Job - Transcribe all of the records word for word, but omit the pictures.

Input -
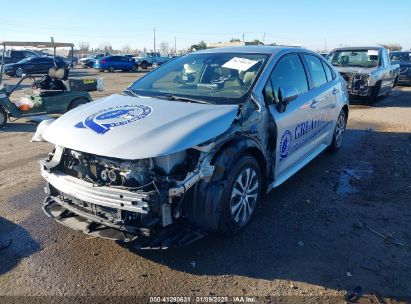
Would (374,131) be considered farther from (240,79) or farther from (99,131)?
(99,131)

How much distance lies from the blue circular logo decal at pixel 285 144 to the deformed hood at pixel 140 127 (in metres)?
0.86

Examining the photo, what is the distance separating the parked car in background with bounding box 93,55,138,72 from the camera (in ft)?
111

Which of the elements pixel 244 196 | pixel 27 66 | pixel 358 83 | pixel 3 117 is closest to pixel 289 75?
pixel 244 196

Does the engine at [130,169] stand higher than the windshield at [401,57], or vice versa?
the windshield at [401,57]

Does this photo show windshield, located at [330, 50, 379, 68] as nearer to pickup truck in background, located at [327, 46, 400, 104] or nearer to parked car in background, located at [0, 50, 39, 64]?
pickup truck in background, located at [327, 46, 400, 104]

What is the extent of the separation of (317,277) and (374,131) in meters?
6.09

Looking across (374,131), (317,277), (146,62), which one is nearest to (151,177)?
(317,277)

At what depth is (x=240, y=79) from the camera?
13.3 feet

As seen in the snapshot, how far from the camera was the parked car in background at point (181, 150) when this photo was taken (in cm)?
294

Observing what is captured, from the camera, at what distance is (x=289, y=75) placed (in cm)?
445

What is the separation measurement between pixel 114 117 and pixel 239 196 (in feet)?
4.50

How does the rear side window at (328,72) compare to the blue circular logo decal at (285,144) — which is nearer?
the blue circular logo decal at (285,144)

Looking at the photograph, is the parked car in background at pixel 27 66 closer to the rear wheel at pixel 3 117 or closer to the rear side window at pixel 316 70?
the rear wheel at pixel 3 117

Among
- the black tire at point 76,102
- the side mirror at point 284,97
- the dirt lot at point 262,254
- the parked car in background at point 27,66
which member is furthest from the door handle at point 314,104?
the parked car in background at point 27,66
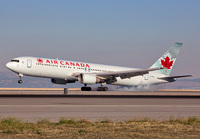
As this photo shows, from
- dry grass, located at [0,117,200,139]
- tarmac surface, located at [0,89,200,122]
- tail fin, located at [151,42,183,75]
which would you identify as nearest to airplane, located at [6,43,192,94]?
tail fin, located at [151,42,183,75]

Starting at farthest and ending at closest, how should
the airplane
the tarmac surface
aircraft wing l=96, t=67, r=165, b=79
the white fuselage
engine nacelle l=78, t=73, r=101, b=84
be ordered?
aircraft wing l=96, t=67, r=165, b=79, engine nacelle l=78, t=73, r=101, b=84, the airplane, the white fuselage, the tarmac surface

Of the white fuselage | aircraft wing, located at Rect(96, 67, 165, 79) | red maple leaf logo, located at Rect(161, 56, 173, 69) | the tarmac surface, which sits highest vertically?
red maple leaf logo, located at Rect(161, 56, 173, 69)

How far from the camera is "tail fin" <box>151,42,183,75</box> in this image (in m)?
69.2

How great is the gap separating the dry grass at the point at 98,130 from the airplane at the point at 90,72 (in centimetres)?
3363

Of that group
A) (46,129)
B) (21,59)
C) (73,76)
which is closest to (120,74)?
(73,76)

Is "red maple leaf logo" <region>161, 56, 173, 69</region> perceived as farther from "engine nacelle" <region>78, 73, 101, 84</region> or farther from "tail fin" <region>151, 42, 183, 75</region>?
"engine nacelle" <region>78, 73, 101, 84</region>

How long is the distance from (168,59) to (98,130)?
57.0m

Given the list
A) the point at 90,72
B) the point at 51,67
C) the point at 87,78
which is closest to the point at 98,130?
the point at 51,67

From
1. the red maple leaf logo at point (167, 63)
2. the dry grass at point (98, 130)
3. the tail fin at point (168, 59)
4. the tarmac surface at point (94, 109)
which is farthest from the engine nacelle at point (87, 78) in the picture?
the dry grass at point (98, 130)

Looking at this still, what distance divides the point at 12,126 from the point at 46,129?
1.69m

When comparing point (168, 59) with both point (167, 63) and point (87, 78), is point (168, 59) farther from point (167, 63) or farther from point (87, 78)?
point (87, 78)

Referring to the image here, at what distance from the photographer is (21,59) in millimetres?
54844

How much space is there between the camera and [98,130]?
1449cm

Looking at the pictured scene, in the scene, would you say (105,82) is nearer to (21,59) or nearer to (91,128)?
(21,59)
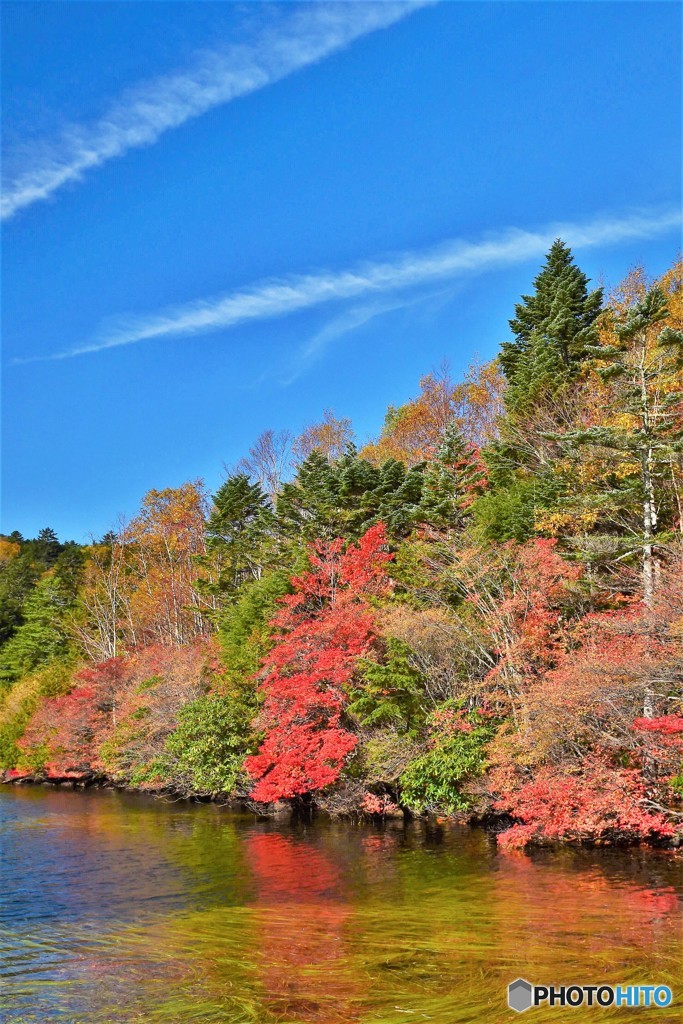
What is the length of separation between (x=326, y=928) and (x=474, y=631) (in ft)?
36.0

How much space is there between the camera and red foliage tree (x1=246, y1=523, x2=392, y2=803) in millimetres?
22312

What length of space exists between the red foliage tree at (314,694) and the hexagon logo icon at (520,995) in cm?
1399

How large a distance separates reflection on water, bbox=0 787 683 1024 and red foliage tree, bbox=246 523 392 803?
7.94ft

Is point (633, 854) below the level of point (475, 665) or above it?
below

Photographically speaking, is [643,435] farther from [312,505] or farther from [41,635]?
[41,635]

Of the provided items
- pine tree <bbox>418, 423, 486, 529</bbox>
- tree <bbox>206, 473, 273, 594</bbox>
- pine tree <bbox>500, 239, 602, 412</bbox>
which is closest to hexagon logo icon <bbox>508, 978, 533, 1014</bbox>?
pine tree <bbox>418, 423, 486, 529</bbox>

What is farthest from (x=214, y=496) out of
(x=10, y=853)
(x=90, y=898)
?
(x=90, y=898)

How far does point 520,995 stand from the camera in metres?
7.62

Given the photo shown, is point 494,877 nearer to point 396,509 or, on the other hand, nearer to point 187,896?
point 187,896

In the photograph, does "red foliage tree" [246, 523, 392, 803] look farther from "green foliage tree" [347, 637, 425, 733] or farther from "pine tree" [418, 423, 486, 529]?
"pine tree" [418, 423, 486, 529]

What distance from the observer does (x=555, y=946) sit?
30.4 feet

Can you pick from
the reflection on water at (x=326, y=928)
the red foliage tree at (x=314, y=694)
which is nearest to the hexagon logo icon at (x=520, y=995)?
the reflection on water at (x=326, y=928)

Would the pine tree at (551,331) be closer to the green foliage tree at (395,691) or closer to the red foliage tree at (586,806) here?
the green foliage tree at (395,691)

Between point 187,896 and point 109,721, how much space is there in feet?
89.5
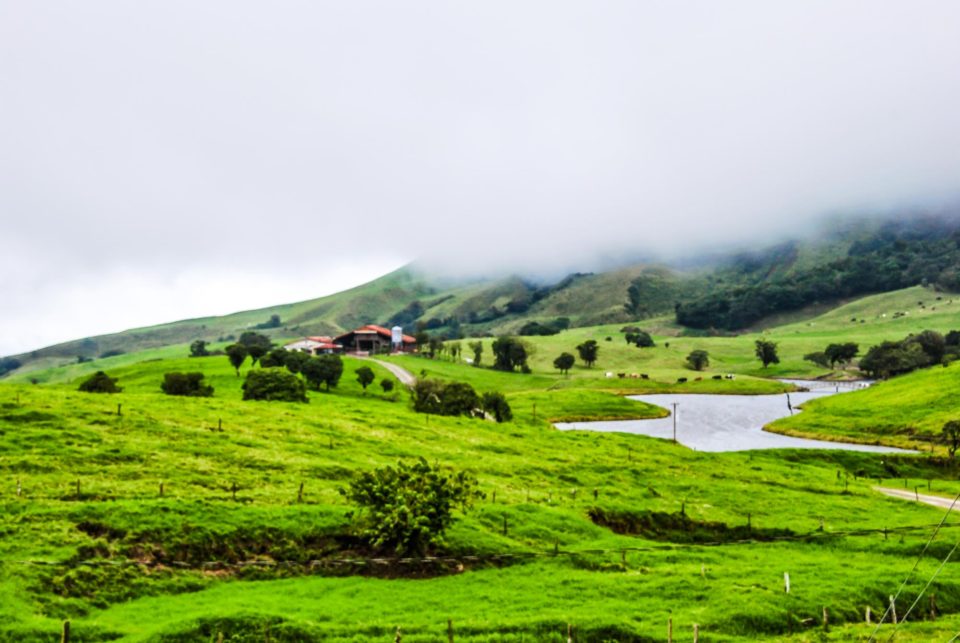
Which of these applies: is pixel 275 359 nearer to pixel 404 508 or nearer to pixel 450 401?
pixel 450 401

Task solution -
Would (374,131) be considered farther from (240,79) or farther from (99,131)?
(99,131)

How much distance lies from the blue circular logo decal at pixel 285 144 to the deformed hood at pixel 140 127 (in metres)?
0.86

Examining the photo, what is the distance separating the parked car in background with bounding box 93,55,138,72 from the camera (in ft)?
111

Which of the elements pixel 244 196 | pixel 27 66 | pixel 358 83 | pixel 3 117 is closest to pixel 289 75?
pixel 244 196

Does the engine at [130,169] stand higher than the windshield at [401,57], or vice versa?
the windshield at [401,57]

Does this photo show windshield, located at [330, 50, 379, 68] as nearer to pickup truck in background, located at [327, 46, 400, 104] or nearer to parked car in background, located at [0, 50, 39, 64]?
pickup truck in background, located at [327, 46, 400, 104]

What is the extent of the separation of (317,277) and (374,131) in meters?
6.09

Looking across (374,131), (317,277), (146,62), which one is nearest to (151,177)?
(317,277)

At what depth is (x=240, y=79) from the camera?
13.3 feet

As seen in the snapshot, how far from the camera was the parked car in background at point (181, 150) when this photo was taken (in cm)?
294

Observing what is captured, from the camera, at what distance is (x=289, y=75) placed (in cm)?
445

What is the separation measurement between pixel 114 117 and pixel 239 196 (in feet)?
4.50

How does the rear side window at (328,72) compare to the blue circular logo decal at (285,144) — which is nearer?
the blue circular logo decal at (285,144)

Looking at the photograph, is the parked car in background at pixel 27 66 closer to the rear wheel at pixel 3 117 or closer to the rear side window at pixel 316 70?
the rear wheel at pixel 3 117

Among
- the black tire at point 76,102
- the side mirror at point 284,97
- the dirt lot at point 262,254
- the parked car in background at point 27,66
which member is furthest from the door handle at point 314,104?
the parked car in background at point 27,66
As this photo shows, from
- dry grass, located at [0,117,200,139]
- tarmac surface, located at [0,89,200,122]
- tail fin, located at [151,42,183,75]
which would you identify as nearest to airplane, located at [6,43,192,94]?
tail fin, located at [151,42,183,75]

Starting at farthest and ending at closest, how should
the airplane
the tarmac surface
aircraft wing l=96, t=67, r=165, b=79
the white fuselage
engine nacelle l=78, t=73, r=101, b=84
be ordered?
aircraft wing l=96, t=67, r=165, b=79, engine nacelle l=78, t=73, r=101, b=84, the airplane, the white fuselage, the tarmac surface

Of the white fuselage | aircraft wing, located at Rect(96, 67, 165, 79) | red maple leaf logo, located at Rect(161, 56, 173, 69) | the tarmac surface, which sits highest vertically?
red maple leaf logo, located at Rect(161, 56, 173, 69)

How far from the camera is "tail fin" <box>151,42,183,75</box> in this image (in m)?
69.2

How great is the gap separating the dry grass at the point at 98,130 from the airplane at the point at 90,72 (in centimetres)?
3363

Of that group
A) (46,129)
B) (21,59)
C) (73,76)
which is closest to (120,74)?
(73,76)

Is "red maple leaf logo" <region>161, 56, 173, 69</region> perceived as farther from "engine nacelle" <region>78, 73, 101, 84</region> or farther from "tail fin" <region>151, 42, 183, 75</region>?
"engine nacelle" <region>78, 73, 101, 84</region>

How long is the distance from (168,59) to (98,130)?
57.0m

Given the list
A) the point at 90,72
B) the point at 51,67
C) the point at 87,78
which is closest to the point at 98,130?
the point at 51,67

From
1. the red maple leaf logo at point (167, 63)
2. the dry grass at point (98, 130)
3. the tail fin at point (168, 59)
4. the tarmac surface at point (94, 109)
which is farthest from the engine nacelle at point (87, 78) in the picture?
the dry grass at point (98, 130)

Looking at this still, what distance divides the point at 12,126 from the point at 46,129?
1.69m

When comparing point (168, 59) with both point (167, 63) and point (87, 78), is point (168, 59) farther from point (167, 63) or farther from point (87, 78)?
point (87, 78)

Referring to the image here, at what distance from the photographer is (21,59) in millimetres?
54844

How much space is there between the camera and [98,130]?
1449cm

Looking at the pictured scene, in the scene, would you say (105,82) is nearer to (21,59) or nearer to (91,128)?
(21,59)
What is the length of separation between (x=326, y=928) and (x=474, y=631) (in ft)?
36.0

How much space is there between the camera and red foliage tree (x1=246, y1=523, x2=392, y2=803) in millimetres?
22312

What length of space exists between the red foliage tree at (314,694) and the hexagon logo icon at (520,995) in cm?
1399

How large a distance separates reflection on water, bbox=0 787 683 1024 and red foliage tree, bbox=246 523 392 803?
7.94ft

Is point (633, 854) below the level of point (475, 665) or above it?
below

Photographically speaking, is [643,435] farther from [312,505] or farther from [41,635]?
[41,635]

Of the provided items
- pine tree <bbox>418, 423, 486, 529</bbox>
- tree <bbox>206, 473, 273, 594</bbox>
- pine tree <bbox>500, 239, 602, 412</bbox>
which is closest to hexagon logo icon <bbox>508, 978, 533, 1014</bbox>?
pine tree <bbox>418, 423, 486, 529</bbox>

What is farthest from (x=214, y=496) out of
(x=10, y=853)
(x=90, y=898)
?
(x=90, y=898)

How far does point 520,995 stand from the camera in metres?
7.62

Given the photo shown, is point 494,877 nearer to point 396,509 or, on the other hand, nearer to point 187,896?
point 187,896

In the photograph, does "red foliage tree" [246, 523, 392, 803] look farther from "green foliage tree" [347, 637, 425, 733] or farther from "pine tree" [418, 423, 486, 529]?
"pine tree" [418, 423, 486, 529]

What distance from the observer does (x=555, y=946) sit?
30.4 feet

Can you pick from
the reflection on water at (x=326, y=928)
the red foliage tree at (x=314, y=694)
which is nearest to the hexagon logo icon at (x=520, y=995)?
the reflection on water at (x=326, y=928)

Would the pine tree at (551,331) be closer to the green foliage tree at (395,691) or closer to the red foliage tree at (586,806) here?
the green foliage tree at (395,691)

Between point 187,896 and point 109,721, how much space is there in feet?
89.5
Which of these applies: is pixel 275 359 nearer to pixel 404 508 or nearer to pixel 450 401?
pixel 450 401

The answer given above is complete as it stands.